Dado também comentou que o disco traz "outras temáticas contrastantes, como a da sexualidade", e isso ficou evidente nas duas faixas seguintes, "Maurício" e "Meninos e Meninas". A primeira, talvez a faixa menos interessante do álbum (os teclados, ao contrário de faixas anteriores, ficaram datados, e a melodia não é tão contagiante), possivelmente trata de um caso amoroso anterior de Renato. A segunda, por sua vez, é uma das melhores do catálogo legionário (inclusive foi selecionada para a coletânea Mais do Mesmo, de 1998); ela contém, além de um ótimo ritmo ressaltado pelo arranjos dos violões com a bateria, uma confissão de bissexualidade mesclada a uma confissão de religiosidade: "Acho que gosto de São Paulo / Gosto de São João / Gosto de São Francisco / E São Sebastião / E eu gosto de meninos e meninas".

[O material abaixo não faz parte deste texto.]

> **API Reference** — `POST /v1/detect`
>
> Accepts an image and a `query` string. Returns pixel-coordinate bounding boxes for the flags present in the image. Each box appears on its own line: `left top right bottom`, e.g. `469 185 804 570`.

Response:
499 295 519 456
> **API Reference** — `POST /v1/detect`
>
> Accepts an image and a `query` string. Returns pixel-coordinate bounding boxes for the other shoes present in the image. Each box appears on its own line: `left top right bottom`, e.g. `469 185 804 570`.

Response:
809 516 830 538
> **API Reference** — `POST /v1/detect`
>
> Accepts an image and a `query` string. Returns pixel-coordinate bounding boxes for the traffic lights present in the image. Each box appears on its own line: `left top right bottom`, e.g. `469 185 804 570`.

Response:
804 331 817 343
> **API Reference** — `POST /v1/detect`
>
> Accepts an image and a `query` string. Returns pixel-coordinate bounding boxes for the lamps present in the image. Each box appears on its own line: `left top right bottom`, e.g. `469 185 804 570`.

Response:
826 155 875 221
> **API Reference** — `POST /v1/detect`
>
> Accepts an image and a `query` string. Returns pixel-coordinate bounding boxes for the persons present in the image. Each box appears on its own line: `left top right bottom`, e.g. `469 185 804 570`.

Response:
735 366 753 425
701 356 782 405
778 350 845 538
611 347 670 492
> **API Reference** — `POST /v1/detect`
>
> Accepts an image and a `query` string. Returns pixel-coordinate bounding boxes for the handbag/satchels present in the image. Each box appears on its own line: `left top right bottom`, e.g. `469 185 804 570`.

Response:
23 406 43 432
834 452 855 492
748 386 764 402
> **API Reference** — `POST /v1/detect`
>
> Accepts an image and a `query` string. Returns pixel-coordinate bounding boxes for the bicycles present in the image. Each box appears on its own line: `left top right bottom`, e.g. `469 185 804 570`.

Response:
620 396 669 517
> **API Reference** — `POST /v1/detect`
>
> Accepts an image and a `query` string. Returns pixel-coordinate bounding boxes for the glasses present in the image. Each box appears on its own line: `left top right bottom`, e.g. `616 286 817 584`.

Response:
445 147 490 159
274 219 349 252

"Sete Cidades" fez sucesso nas rádios, possivelmente graças ao seu arranjo pop rock (com direito a gaita!) refrão romântico: "Quando não estás aqui / Sinto falta de mim mesmo / E sinto falta do teu corpo junto ao meu". Anos depois ela foi interpretada por Sérgio Britto - o titã favorito de Renato, pois este gostava de suas letras sentimentais - em As Dez Mais (1999).
"Se Fiquei Esperando Meu Amor Passar" é outro caso de música que, ofuscada num álbum tão repleto de hits, também merecia ser mais reconhecida. O riff é um dos melhores de Dado Villa-Lobos, a bateria de Marcelo Bonfá é precisa e a letra conta com mais uma citação religiosa (desta vez ao Agnus Dei, baseado numa passagem do Evangelho de João), gerando um final de disco altamente ecumênico: "Cordeiro de Deus que tirais os pecados do mundo / Tende piedade de nós / Cordeiro de Deus que tirais os pecados do mundo / Dai-nos a paz".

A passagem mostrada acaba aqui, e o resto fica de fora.